──────── TEXT SHOWN
The 5-line limerick used the now-familiar rhyming scheme of A-A-B-B-A, and metric beat of 3-3-2-2-3 in those rhyming lines.

 

Shakespeare employed a rough form of  limerick in "Othello":
And let me the canakin clink, clink; (canakin = drinking can)
And let me the canakin clink
A soldier's a man;
A life's but a span;
Why, then, let a soldier drink.


Mother Goose (1744) has the familiar Jack and Jill limerick, and this ditty you know:

Hickory dickory dock,
the mouse ran up the clock;
the clock struck one
and down he run;
hickory dickory dock.


Edward Lear (1846) has been called the "father" and the "poet laureate" of the limerick because he helped popularize the form:

There was a young lady of Niger
who smiled as she rode on a tiger;
They returned from the ride
with the lady inside,
and the smile on the face of the tiger.

 

The earliest published American limerick appeared in 1902 in the Princeton Tiger:
There once was a man from Nantucket
Who kept all his cash in a bucket.
But his daughter, named Nan,
Ran away with a man
And as for the bucket, Nantucket.
────────────────
- [ACTIVITY LIST]
a) According to the limerick text, in what year and publication did the earliest published American limerick appear?
b) Do these statements agree with the limerick text? (i) Edward Lear has been called the "father" of the limerick. (ii) The limerick uses a rhyming scheme of A-B-A-B-A. (iii) Shakespeare used a rough form of limerick in "Hamlet." Answer yes or no for each, quoting the deciding words.
c) Can you continue the limerick text from where it stops?
The data that comes next has no connection to the limerick text.
──────── MATERIAL PROVIDED
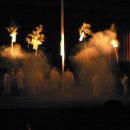 5.18기념문화관(민주홀) 이미지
────────────────
- [TASK-BY-TASK RESULTS]
a) It appeared in 1902 in the Princeton Tiger.

b)
(i) Yes: "has been called the "father" and the "poet laureate" of the limerick"
(ii) No: "the now-familiar rhyming scheme of A-A-B-B-A"
(iii) No: in "Othello"

c)
The modern wit Ogden Nash penned better, more clever limericks, by far. I remember laughing in my school days at:

A flea and a fly in a flue
Were imprisoned, so what could they do?
Said the fly, "let us flee!"
"Let us fly!" said the flea.
So they flew through a flaw in the flue.

 

The grif net blog humor you read here today resulted from my reading a modern (Oct 2018) limerick in Reader’s Digest and laughing out loud:

A forgetful old gasman named Dieter,

Who went poking around his gas heater,

Touched a leak with his light -

He blew out of sight –

And, as everyone who knows anything about limericks can tell you, he also ruined the meter.

 

~~

Dr Bob Griffin

b...@grif.net www.grif.net

"Jesus Knows Me, This I Love!"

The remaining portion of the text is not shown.